Man does not though live by beer alone, though I've been known to give it a jolly good try. The sky had greyed up and rain was spitting intermittently, when about eight o'clock we entered the Bräustuben. Bloody Hell. It was not only massive, but filled to the rafters with jolly Germans scooping it down and scoffing enormous plates of pork. There must have been several hundred of them. And us. A friendly waiter wedged us on the edge of a bench, delivered us of Augustiner Edelstoff and left us to it. I looked around at a scene that has become familiar over the years. Germans eating out in droves on a midweek night. We ate and drank well that night in a great atmosphere despite having to have many incorrect items (cheerfully) removed from the bill.
The day before when we arrived, we walked through the streets; me to re familiarise myself and Mike to see for the first time. Our first pint was in Augustiner am Platzl, opposite the Hofbräuhaus. It is a fair size, but boy was it busy. We perched at the end of a table, but just had one. It really wasn't that comfortable, though it didn't seem to bother the locals who ate uncomfortably balanced on high stools, while all sorts brushed past. Mike doesn't eat meat, which makes life tricky in Germany. He looked up the Hofbräuhaus on the internet and there was two or three veggie dishes on the menu and we were hungry. "Could we go there?" Of course. It isn't everyone's cup of tea, but it is mine. Normally. Now this is one huge place and it was rammed, though we did eventually find a seat after ten minutes or so. Our waiter wasn't at all jolly and was mostly absent and smelling strongly of smoke when he did return. We talked to a couple of Swiss folks on our table and we (and they) waited interminably for our beer and interminably for our food, though Mike was doomed to cheese and bread, as all cooked veggie options were off. It was a better visit last year, but I get the feeling that complacency has set in, waiter wise, though to be fair, my roast pork in paprika cream sauce and spaezle was delicious.

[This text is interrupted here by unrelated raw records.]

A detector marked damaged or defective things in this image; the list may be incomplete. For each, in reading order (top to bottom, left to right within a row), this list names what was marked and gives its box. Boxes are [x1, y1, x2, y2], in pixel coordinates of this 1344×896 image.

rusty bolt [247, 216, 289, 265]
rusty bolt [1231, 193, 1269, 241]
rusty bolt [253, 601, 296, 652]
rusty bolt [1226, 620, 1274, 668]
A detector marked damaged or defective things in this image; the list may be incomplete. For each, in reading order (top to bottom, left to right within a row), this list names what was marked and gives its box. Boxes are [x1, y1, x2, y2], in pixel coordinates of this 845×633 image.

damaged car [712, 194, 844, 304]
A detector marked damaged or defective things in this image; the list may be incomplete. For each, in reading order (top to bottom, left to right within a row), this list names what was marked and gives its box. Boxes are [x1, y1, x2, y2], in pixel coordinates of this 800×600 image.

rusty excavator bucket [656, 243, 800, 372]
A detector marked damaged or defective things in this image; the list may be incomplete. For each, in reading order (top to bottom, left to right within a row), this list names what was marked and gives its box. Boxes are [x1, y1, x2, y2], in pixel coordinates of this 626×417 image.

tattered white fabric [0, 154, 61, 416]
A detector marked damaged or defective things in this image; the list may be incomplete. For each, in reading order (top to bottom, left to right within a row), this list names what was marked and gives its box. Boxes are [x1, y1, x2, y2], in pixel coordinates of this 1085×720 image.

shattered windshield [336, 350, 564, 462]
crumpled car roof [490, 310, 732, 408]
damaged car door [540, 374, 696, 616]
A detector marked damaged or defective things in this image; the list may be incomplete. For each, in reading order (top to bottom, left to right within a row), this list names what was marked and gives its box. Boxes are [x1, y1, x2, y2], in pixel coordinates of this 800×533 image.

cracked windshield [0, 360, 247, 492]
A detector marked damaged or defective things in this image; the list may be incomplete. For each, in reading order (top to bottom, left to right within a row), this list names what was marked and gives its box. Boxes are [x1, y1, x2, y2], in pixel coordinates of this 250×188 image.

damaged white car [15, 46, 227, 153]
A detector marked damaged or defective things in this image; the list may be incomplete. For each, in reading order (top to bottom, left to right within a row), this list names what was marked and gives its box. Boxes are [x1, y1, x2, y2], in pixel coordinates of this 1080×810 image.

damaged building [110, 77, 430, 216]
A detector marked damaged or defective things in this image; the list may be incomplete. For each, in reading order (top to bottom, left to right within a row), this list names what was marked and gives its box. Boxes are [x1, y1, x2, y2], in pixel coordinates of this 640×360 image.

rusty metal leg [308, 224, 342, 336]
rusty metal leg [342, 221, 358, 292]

There's a lot of money in Munich.. Everywhere was the same. In midweek nights, it was packed and not just with tourists either, though it seemed to me, a keen observer of the German pub scene, that in some areas at least that hospitality and service was sorely lacking, even if customers certainly were not.
And my old favourite Hofbräu Dunkel seemed thin and unappealing, though maybe that was the poor experience. It was a good night though on Tuesday at the Bräustuben even if we did get pissed wet through on leaving.
It is going to be busy. Later today I'm off to IndyManBeerCon to see what's afoot. I'm looking forward to seeing many of my other freeloading colleagues at the Trade Session (you do have to pay for the beer though) and to having a natter with many people that I know and hopefully even meeting some that I don't. I'm sure there will be plenty there and I understand many local dignitaries, including some Camra types will be there too. There's even a special train running from London bringing the bloggerati "Oop North" for a rare trip outside the capital. (Jeff Bell has hired an entire coach for his blog contributors). Manchester isn't that scary, so don't worry Folks and IMBC will be re-assuringly expensive. I can't guarantee the beer will be murky enough for you though. That's mainly a London thing don't you know? Oh sorry. Should that be "yeast lead" enough for you? The serious point is that it is a major Manchester beery event and it is good to have such an event in the city, so that's great. I might even try some craft keg myself, but sticking to my principles, not if it is soupy. Well, I guess we all will be. Trying it that is. These third measures can be disastrous though. You think a third pint is a just a damp glass and an hour and a half an hour later you are lying in a skip outside wondering how you got there. Well enough of last year, let's move on.
On Saturday it's down to earth with a tour of our (Camra) Bury pubs and breweries. The exact itinerary is a closely guarded secret, kept even from me, the esteemed branch chairman, so I'm looking forward to pleasant surprises and being back home tucked up in bed by half past nine completely pissed. These are boozy affairs. Trust me on that one. The great imponderable, as with all such things, is whether either today or tomorrow, Tyson will be present. Like all great statesmen though his movements are never released to the general public for crowd control reasons, so I live in hope.
I'm wriggling out of my usual Tandle Hill sesh on Sunday, but I might call in for one, just to get my name in the attendance book, as on Monday I'm off to Munich for three nights sightseeing. That's beer for you!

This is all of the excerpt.